Wednesday, May 9, 2012

Economists controlled by the Fed– How the Fed Reserve Bought the Economics Profession

I am left with a number of thoughts after reading this investigative report about the relationship of the Fed Reserve to the field of professional economists (http://www.huffingtonpost.com/2009/09/07/priceless-how-the-federal_n_278805.html).


-- I was surprised at how few experts in the field of monetary theory there are (some 500 in total). I knew people (like myself) who are not only interested in economics, but in the monetary aspects of economics, are rare, but it was surprising to see how few experts exist.

-- Classic case of the problem of “institutional capture” of academy by big money.

For one, the “establishment institution” dominates employment in the field. Thus, everyone in the field has the natural incentive to conform their work to the interests of the establishment. Even aside from direct hiring, affiliation with and approval by the establishment confers status and opportunity within the field. These factors alone probably take care of 95% of the problem of conformity.

For two, the establishment captures all the gate-keeper positions in the field, thereby controlling hiring and advancement. When the majority of department chairs/journal reviewers are employed by the establishment, is there any question whose interests will be advanced throughout the publishing and hiring process?

-- The end result is a classic example of the problems of intellectual conformity. No one with a heterodox opinion is retained, and so, there is no check on the spread of false doctrine. This allows the establishment to be blindsided by unexpected events (such as the market crash of 2008), and leaves it unable to reform or adjust to new circumstances.

-- The Fed itself is not an “end point” or autonomous institution. The Fed itself suffers from institutional capture by Big Banking. Fed chairmen and governing board members are themselves placed in those positions due to their subservience to global banking interests. Thus, pointing out that establishment economists are beholden to the Fed, is the same as pointing out that they are beholden to the globalist banks.

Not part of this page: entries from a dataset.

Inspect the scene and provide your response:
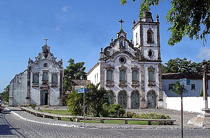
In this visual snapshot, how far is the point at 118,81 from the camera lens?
3966cm

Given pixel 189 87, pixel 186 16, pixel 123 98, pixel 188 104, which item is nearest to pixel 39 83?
pixel 123 98

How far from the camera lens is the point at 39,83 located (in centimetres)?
4084

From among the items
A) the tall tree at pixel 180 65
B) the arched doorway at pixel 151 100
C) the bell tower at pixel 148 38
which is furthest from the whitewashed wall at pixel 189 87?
the tall tree at pixel 180 65

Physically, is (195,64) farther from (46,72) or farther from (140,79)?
(46,72)

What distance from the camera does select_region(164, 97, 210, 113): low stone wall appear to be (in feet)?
102

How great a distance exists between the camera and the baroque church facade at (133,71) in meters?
39.5

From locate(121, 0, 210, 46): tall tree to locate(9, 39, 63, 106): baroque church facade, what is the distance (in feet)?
117

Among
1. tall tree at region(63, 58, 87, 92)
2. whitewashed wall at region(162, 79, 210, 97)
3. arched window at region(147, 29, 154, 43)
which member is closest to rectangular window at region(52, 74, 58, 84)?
arched window at region(147, 29, 154, 43)

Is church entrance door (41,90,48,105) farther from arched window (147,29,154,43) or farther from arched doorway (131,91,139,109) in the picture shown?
arched window (147,29,154,43)

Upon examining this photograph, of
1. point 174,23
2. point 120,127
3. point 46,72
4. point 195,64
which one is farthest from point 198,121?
point 195,64

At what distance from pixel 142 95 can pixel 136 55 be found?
244 inches

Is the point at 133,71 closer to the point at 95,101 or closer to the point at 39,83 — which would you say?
the point at 39,83

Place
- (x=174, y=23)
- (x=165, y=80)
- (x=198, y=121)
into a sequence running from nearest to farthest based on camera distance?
(x=174, y=23) → (x=198, y=121) → (x=165, y=80)

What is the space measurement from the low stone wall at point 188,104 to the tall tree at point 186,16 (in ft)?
84.5
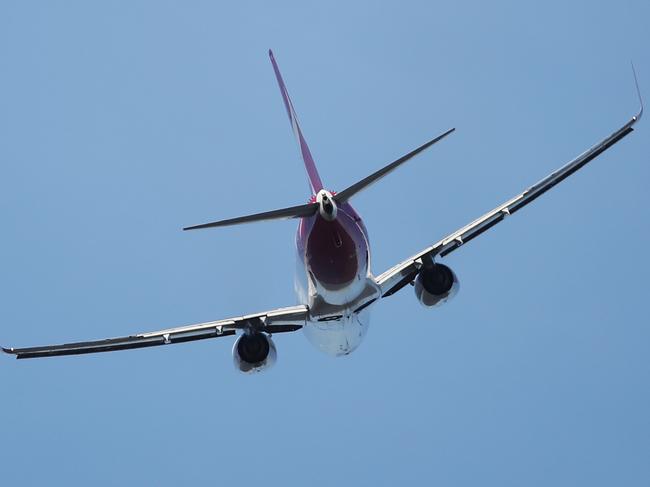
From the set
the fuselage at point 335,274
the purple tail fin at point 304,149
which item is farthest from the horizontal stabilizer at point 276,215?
the purple tail fin at point 304,149

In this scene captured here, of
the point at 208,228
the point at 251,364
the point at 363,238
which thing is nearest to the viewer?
the point at 208,228

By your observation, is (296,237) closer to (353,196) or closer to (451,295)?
(353,196)

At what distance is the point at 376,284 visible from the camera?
37.5 m

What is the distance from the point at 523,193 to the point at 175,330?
15.6m

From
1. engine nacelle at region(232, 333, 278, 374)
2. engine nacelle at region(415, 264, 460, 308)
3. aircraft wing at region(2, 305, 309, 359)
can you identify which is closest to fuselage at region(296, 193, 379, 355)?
aircraft wing at region(2, 305, 309, 359)

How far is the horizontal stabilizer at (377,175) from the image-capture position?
30094 mm

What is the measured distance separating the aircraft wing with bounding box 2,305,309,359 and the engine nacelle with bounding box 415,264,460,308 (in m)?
4.97

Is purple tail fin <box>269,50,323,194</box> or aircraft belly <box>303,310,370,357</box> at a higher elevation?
purple tail fin <box>269,50,323,194</box>

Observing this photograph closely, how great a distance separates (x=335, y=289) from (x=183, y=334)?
713 cm

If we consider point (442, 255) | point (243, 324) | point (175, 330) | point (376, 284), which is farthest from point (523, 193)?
point (175, 330)

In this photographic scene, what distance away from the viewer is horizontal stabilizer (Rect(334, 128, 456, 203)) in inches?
1185

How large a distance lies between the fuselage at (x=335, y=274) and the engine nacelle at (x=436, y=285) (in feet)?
6.68

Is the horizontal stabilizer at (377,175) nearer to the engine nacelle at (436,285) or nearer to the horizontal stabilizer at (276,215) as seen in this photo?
the horizontal stabilizer at (276,215)

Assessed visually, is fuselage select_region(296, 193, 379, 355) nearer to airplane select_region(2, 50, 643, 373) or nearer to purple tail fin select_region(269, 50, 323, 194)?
airplane select_region(2, 50, 643, 373)
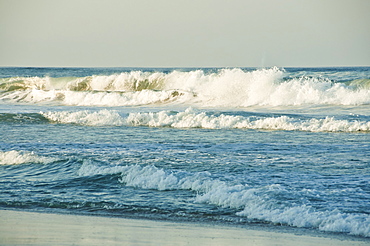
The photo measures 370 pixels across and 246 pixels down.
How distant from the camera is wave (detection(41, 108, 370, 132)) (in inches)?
697


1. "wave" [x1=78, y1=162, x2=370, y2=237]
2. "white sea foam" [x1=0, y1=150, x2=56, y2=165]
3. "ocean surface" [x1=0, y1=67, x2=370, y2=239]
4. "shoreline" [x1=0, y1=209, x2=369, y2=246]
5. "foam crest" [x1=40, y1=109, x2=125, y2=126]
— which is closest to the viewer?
"shoreline" [x1=0, y1=209, x2=369, y2=246]

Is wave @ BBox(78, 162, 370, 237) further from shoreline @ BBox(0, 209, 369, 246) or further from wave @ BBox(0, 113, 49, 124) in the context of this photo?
wave @ BBox(0, 113, 49, 124)

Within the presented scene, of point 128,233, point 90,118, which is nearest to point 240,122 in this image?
point 90,118

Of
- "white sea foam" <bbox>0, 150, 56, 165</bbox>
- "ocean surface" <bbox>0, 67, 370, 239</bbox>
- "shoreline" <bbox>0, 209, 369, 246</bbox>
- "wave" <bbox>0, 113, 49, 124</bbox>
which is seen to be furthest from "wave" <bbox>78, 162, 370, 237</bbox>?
"wave" <bbox>0, 113, 49, 124</bbox>

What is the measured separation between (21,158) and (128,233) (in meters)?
6.21

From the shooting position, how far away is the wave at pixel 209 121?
17.7 m

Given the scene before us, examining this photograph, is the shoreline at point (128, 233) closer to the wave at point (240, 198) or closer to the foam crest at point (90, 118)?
the wave at point (240, 198)

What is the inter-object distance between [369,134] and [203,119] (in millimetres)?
6358

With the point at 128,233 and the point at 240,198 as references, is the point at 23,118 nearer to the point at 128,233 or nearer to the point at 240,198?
the point at 240,198

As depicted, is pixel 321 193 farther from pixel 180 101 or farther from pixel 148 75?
pixel 148 75

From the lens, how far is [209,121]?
1988 cm

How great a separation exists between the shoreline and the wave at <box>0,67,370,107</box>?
19534 mm

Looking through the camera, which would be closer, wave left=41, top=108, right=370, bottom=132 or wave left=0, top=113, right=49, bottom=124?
wave left=41, top=108, right=370, bottom=132

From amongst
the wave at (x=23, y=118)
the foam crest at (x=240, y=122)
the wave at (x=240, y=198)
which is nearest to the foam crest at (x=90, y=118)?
the wave at (x=23, y=118)
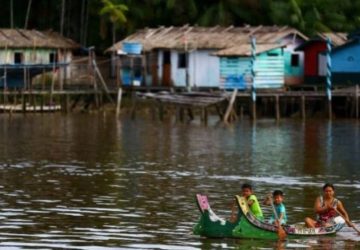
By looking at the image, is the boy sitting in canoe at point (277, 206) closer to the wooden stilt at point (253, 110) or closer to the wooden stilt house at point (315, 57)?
the wooden stilt at point (253, 110)

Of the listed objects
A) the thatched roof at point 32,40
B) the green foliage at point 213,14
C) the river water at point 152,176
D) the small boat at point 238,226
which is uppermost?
the green foliage at point 213,14

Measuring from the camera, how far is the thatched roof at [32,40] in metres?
60.5

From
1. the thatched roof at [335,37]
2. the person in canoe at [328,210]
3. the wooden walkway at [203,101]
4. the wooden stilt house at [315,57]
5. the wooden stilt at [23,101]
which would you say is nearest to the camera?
the person in canoe at [328,210]

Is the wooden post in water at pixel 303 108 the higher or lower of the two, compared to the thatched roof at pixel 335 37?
lower

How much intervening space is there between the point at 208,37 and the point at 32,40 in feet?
30.3

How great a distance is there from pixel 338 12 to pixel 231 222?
4407 cm

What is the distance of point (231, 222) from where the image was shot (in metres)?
20.5

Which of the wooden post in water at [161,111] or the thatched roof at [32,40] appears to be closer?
the wooden post in water at [161,111]

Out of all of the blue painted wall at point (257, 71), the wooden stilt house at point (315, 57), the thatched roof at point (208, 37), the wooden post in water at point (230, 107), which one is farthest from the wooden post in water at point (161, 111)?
the wooden stilt house at point (315, 57)

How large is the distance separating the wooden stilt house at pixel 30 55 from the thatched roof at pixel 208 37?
143 inches

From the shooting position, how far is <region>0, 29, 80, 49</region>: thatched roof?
60500 millimetres

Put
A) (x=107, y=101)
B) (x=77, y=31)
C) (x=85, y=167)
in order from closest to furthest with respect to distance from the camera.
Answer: (x=85, y=167) < (x=107, y=101) < (x=77, y=31)

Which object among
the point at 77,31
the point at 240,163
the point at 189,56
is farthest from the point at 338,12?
the point at 240,163

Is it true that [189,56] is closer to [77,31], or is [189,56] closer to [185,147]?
[77,31]
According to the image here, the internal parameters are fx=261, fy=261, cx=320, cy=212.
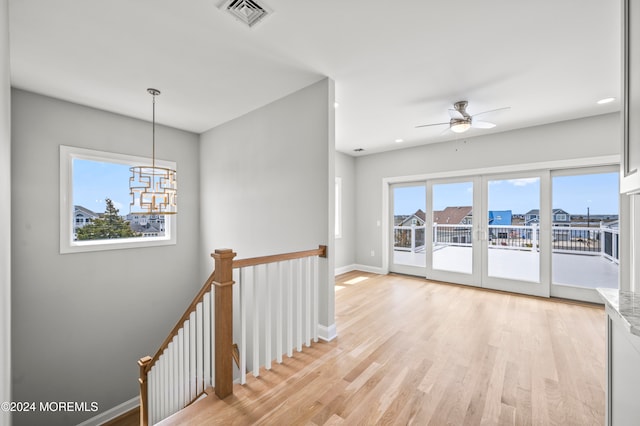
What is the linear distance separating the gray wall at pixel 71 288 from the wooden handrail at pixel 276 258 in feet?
9.79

--True diversity of economic theory has to be sought in the time before the Fed captured the profession, circa the 1970s. By all accounts, prior to that time, there was true diversity of opinion in the field, before everyone became “establishment men” beholden to the power of the Fed over their professional lives.

2 comments:

Adam Michael Luebke said...

I really value your sharp analyses on the Fed and our financial decline. I post your links at my site a lot. Thank you for the great work.

Justin said...

Thanks, Adam, I appreciate your words of support. It is not easy rowing against the stream all alone. A sense of companionship helps immeasurably.